Sunday, November 18, 2007

Inside the Liberated Zone

As the white Tata Indica, that sturdy child of modern Indian enterprise, crosses a small town called Sukma along Chhattisgarh's state Highway 43, the terrain changes.

Perhaps, the nation too. Rows of forlorn electric poles stand without wires, like stitching needles without thread. Occasional stretches of devastated roads ripped apart by land mines in countless ambushes of police and paramilitary patrols rattle your spine and your calm. Children do not run behind the car; instead, they throw you a quick, tense glance, trying to guess which side you are on.

"Saab," the driver, all concentration, tersely says, "We are inside the Liberated Zone."

State of statelessness
This is the gateway to a land unseen by globalising, booming India, yet only an hour's flight northeast of Mumbai. It is a lush land at the country's heart, sprawling across 10 states. Here, the Indian state no longer exists.

It is from this place that the have-nots of an unevenly prospering nation wage a grim war against the government, armed with weapons mostly stolen from "the enemy", India's security forces, and ideology imported from the China of Mao Tse-Tung, from the 1960s.

There is no talk of modern China, the world's fastest-growing nation. Or of the world's second-fastest growing nation, India. Alongside the local sesame, teak and mahua trees, an extreme doctrine has been sending deep roots into the tribal psyche, especially among the warrior tribes of Madias and Kois. The tribals allege that for decades, the government and its business cronies have carried out a multibillion-rupee trade in local tobacco and firewood, without sharing the spoils with them. So, the government has been shunted out. The state is recruiting boys and girls as young as 15 as special police officers. These armed youngsters patrol the roads.

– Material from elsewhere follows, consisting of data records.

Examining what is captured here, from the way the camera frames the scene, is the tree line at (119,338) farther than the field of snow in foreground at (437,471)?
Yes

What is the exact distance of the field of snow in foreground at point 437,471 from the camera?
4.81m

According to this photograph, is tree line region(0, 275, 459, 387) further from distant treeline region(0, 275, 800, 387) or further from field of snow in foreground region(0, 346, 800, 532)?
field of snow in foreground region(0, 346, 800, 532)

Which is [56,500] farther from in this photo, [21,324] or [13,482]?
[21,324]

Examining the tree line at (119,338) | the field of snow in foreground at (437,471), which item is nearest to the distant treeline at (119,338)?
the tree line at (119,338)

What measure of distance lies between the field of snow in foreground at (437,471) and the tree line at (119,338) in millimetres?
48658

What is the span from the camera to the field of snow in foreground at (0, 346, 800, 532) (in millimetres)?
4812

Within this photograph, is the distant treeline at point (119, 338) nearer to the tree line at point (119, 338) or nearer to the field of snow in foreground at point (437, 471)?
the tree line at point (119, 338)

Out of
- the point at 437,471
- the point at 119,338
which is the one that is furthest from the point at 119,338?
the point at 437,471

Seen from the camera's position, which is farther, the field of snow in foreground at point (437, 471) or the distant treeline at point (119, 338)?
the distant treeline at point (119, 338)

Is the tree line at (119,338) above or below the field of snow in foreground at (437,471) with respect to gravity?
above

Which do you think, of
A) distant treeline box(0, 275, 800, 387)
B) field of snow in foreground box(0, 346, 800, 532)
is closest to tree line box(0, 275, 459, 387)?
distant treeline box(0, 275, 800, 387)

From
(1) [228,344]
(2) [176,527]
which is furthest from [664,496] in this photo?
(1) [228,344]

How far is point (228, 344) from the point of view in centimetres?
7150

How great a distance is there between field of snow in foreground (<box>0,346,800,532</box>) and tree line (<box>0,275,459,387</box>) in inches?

Every government-run primary school, post office and hospital here has been taken over by Naxalites — the local engines of Maoist revolutionary thought who take their name from a 1967 peasant uprising in Naxalbari, West Bengal. Chhattisgarh is now the Liberated Zone's bloodiest battleground, with 134 policemen killed by Maoist terrorists between this January and October, more than in any other state in India.

Pay up or join up
In Maoist territory, a few rusty hand pumps are the only memories of a fugitive government. The schools, the dams, even the tax system, are run by the Naxalites. Villagers pay with money, or with food, shelter, clothes and medicines. Families who cannot even afford that in this desperately poor area where the monthly per capita income is Rs 200 (40 per cent below the national average) give their men and boys to the revolution as tax.

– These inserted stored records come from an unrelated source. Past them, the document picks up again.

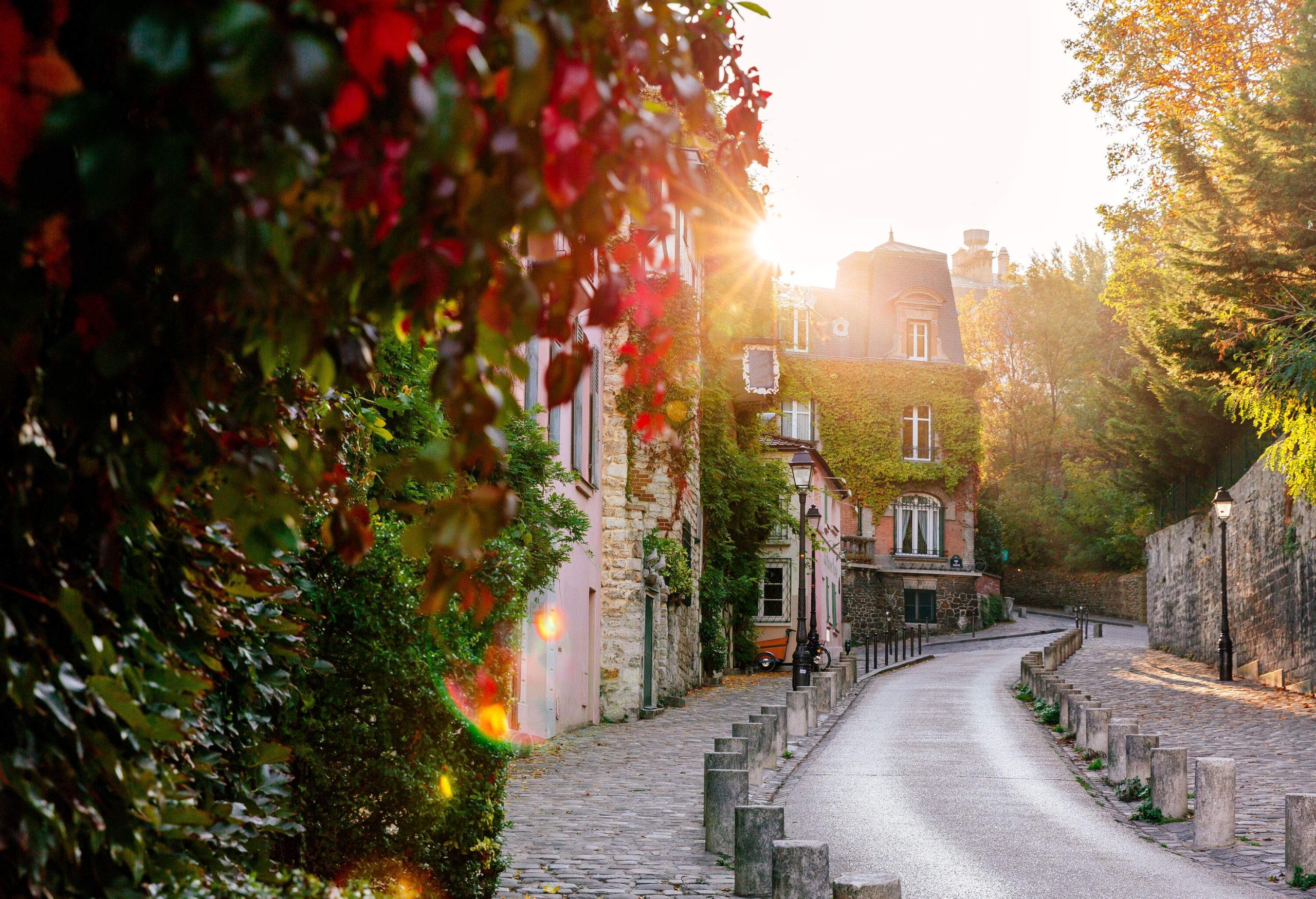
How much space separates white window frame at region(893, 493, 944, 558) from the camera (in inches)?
1978

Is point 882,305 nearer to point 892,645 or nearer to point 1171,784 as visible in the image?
point 892,645

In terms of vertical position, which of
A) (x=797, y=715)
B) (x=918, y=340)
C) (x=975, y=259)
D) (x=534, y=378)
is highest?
(x=975, y=259)

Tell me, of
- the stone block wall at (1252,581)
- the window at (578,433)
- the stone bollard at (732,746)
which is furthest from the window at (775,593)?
the stone bollard at (732,746)

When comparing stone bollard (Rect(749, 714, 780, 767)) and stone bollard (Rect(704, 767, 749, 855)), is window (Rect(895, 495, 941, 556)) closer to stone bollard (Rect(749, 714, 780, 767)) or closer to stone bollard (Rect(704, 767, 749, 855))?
stone bollard (Rect(749, 714, 780, 767))

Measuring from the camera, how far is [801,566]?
79.6 feet

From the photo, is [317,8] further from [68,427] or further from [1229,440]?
[1229,440]

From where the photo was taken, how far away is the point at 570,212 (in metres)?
1.88

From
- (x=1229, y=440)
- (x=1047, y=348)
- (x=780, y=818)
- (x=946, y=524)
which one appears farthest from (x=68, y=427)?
(x=1047, y=348)

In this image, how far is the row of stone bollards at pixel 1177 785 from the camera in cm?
862

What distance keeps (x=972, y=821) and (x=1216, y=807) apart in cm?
192

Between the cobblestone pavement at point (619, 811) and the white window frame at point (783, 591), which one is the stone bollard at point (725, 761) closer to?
the cobblestone pavement at point (619, 811)

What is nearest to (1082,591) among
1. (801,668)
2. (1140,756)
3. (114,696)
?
(801,668)

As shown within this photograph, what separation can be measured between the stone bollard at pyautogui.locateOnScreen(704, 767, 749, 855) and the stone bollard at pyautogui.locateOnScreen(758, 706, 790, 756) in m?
5.27

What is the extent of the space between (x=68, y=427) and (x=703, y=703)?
72.9 feet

"The Maoists told my family we have a choice: either the men join the movement or pay up Rs 500. We were given three chances to pay, in food grains, if not cash," says 19-year-old Pancham Dhulia (name changed) at Kurti, the second of the five relief camps on the 80-km highway from Sukma to Konta where victims of the Maoists or people disgruntled with them live in constant fear of reprisal. "My family could not pay. They handed me over to the movement as tax."

Dhulia deserted his indoctrinators after a while. But those who have not, ensure that your journey from Jagdalpur, 300-odd km from state capital Raipur, to Pamed, where 11 police personnel were ambushed and killed on November 2, is a 20-hour detour through neighbouring Andhra Pradesh.

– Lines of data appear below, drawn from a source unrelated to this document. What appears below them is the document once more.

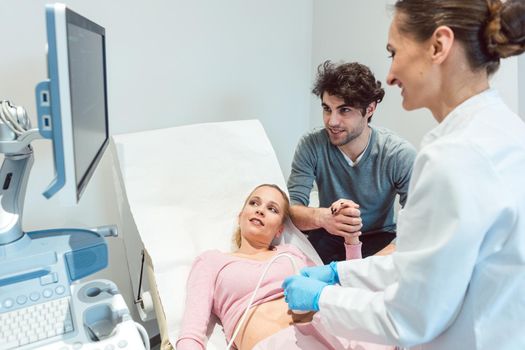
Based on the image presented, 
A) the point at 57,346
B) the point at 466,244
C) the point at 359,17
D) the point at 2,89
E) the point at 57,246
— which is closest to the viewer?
the point at 466,244

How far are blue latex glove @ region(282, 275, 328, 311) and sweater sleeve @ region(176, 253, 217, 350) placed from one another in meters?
0.31

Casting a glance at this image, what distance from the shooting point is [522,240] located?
0.74 meters

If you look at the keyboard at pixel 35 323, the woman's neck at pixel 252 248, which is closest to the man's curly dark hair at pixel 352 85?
the woman's neck at pixel 252 248

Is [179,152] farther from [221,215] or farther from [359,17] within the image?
[359,17]

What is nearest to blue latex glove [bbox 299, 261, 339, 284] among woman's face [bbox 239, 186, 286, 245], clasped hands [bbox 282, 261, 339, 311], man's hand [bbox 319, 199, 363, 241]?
clasped hands [bbox 282, 261, 339, 311]

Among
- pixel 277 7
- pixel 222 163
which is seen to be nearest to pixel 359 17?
pixel 277 7

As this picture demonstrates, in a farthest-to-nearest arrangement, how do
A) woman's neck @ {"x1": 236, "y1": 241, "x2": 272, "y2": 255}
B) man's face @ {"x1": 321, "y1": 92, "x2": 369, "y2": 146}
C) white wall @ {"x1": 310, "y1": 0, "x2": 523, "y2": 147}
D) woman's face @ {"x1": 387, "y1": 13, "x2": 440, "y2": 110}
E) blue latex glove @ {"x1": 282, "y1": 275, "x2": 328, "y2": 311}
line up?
white wall @ {"x1": 310, "y1": 0, "x2": 523, "y2": 147}, man's face @ {"x1": 321, "y1": 92, "x2": 369, "y2": 146}, woman's neck @ {"x1": 236, "y1": 241, "x2": 272, "y2": 255}, blue latex glove @ {"x1": 282, "y1": 275, "x2": 328, "y2": 311}, woman's face @ {"x1": 387, "y1": 13, "x2": 440, "y2": 110}

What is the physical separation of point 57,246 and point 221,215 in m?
0.72

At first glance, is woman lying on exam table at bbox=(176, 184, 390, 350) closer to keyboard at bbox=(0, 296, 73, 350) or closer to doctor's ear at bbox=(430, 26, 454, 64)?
keyboard at bbox=(0, 296, 73, 350)

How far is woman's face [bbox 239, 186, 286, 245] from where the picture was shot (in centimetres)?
155

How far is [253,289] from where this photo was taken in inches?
53.4

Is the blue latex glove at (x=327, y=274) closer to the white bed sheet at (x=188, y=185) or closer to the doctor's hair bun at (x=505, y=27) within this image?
the white bed sheet at (x=188, y=185)

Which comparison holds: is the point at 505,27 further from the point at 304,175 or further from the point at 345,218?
the point at 304,175

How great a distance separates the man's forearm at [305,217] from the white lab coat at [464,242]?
2.42 feet
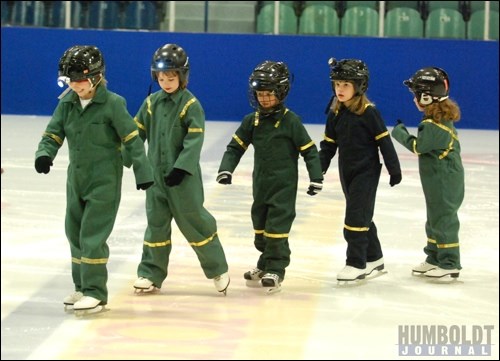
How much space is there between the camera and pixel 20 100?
4.15 m

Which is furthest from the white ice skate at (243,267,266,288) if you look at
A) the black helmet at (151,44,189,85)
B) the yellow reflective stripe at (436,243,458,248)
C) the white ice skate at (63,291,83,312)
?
the black helmet at (151,44,189,85)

There is a shorter road through a village called Chintalnar, where security forces have not ventured after 12 policemen, including a highly decorated and admired police officer called Hemant Kumar Singh, were killed on August 29 in an ambush by communist guerrillas on a police station.

This road is heavily littered with Claymore landmines, which first earned their stripes killing thousands in World War II. Relentless sniper fire could make the road even shorter for the casual visitor. Two days after the August 29 ambush, the state DGP's helicopter was fired upon.

The ambushed police station in Bijapur did not particularly want to be the last representative of the Indian state in this area. All other government institutions have withdrawn. "We had asked for its closure," says Rajendar Vij, Inspector-General of Police (Bastar Range). The police station's only link to the outside world was a solar wireless set. There are no telephones here, no cell signal, no electricity. When the Maoists came on November 2, there were desperate requests for help. Armed reinforcements were 200 km away. They were not sent. Officers feared they too would be wiped out.